Víctor y Gaspode estaban de pie entre las dunas arenosas cercanas a la playa.

—Ahí es donde estaba la choza de troncos —dijo Víctor, señalando con el dedo—. Además, si miras bien, verás una especie de camino que llevaba hacia la cima de la colina. Pero el caso es que en esa colina no hay nada más que árboles viejos.

Gaspode volvió la vista hacia la Bahía de Holy Wood.

—Es extraño que tenga una forma tan circular —apuntó.

—A mí también me lo pareció —asintió Víctor.

—Oí decir a alguien que aquí hubo en el pasado una ciudad, pero sus habitantes eran tan malvados que los dioses la convirtieron en un charco de cristal fundido —dijo Gaspode, aunque no viniera mucho a cuento—. Y además, la única persona que vio cómo sucedía se transformó en una columna de sal durante el día y en un batidor de mantequilla durante la noche.

—Cielos. ¿Qué había estado haciendo esa gente?
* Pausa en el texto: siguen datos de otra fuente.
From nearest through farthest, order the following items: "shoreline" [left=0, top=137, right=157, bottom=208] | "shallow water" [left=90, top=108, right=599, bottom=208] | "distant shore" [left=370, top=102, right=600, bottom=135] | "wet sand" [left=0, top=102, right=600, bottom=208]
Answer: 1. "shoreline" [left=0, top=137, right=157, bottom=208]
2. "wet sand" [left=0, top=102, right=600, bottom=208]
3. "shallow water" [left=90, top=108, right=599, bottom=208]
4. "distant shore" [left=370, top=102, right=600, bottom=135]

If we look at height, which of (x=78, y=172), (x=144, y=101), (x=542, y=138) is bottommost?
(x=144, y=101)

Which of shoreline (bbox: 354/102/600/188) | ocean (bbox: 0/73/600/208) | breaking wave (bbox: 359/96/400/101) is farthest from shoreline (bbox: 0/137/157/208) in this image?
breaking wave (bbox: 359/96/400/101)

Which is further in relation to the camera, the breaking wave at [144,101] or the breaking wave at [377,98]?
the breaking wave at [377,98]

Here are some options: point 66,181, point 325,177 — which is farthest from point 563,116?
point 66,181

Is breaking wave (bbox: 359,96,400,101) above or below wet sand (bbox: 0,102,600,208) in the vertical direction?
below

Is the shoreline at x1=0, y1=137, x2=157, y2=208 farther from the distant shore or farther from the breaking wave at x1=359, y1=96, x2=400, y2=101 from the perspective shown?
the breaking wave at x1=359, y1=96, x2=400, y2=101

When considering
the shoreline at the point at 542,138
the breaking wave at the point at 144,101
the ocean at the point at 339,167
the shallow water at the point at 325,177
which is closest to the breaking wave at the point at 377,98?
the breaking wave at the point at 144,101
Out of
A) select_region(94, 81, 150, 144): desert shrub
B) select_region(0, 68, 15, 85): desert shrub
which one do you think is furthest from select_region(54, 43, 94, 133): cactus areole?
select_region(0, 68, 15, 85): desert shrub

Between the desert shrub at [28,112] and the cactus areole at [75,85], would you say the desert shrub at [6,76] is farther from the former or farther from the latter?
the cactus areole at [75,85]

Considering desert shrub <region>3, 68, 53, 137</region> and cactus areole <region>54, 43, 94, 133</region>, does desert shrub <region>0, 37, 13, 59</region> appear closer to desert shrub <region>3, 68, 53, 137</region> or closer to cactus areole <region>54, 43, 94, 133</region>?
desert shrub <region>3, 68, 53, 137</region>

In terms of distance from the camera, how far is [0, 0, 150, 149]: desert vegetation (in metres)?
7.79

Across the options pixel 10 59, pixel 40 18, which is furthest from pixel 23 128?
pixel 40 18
—Ni idea. Seguramente, no fue gran cosa. Hace falta bien poco para molestar a los dioses.

¡Yo buen chico! ¡Buen chico Laddie!

El perro llegó trotando sobre las dunas, como un cometa de pelaje dorado y naranja. Frenó con un patinazo delante de Gaspode, y luego empezó a dar saltitos, nervioso, al tiempo que ladraba.

—Se ha escapado y ahora quiere que juegue con él —dijo Gaspode, despectivo—. ¿No es ridículo? ¡Muérete, Laddie!

Laddie, obediente, se dejó caer rodando, con las patas en el aire.

—Le gustas —señaló Víctor.

—Ja —bufó Gaspode—. ¿Cómo vamos a conseguir los perros que se nos respete aunque sólo sea un poco si vamos por ahí adorando a la gente, simplemente porque nos dan algo de comer? ¿¿Qué quiere que haga con esto??

Laddie había dejado caer un palito delante de Gaspode, y lo miraba expectante.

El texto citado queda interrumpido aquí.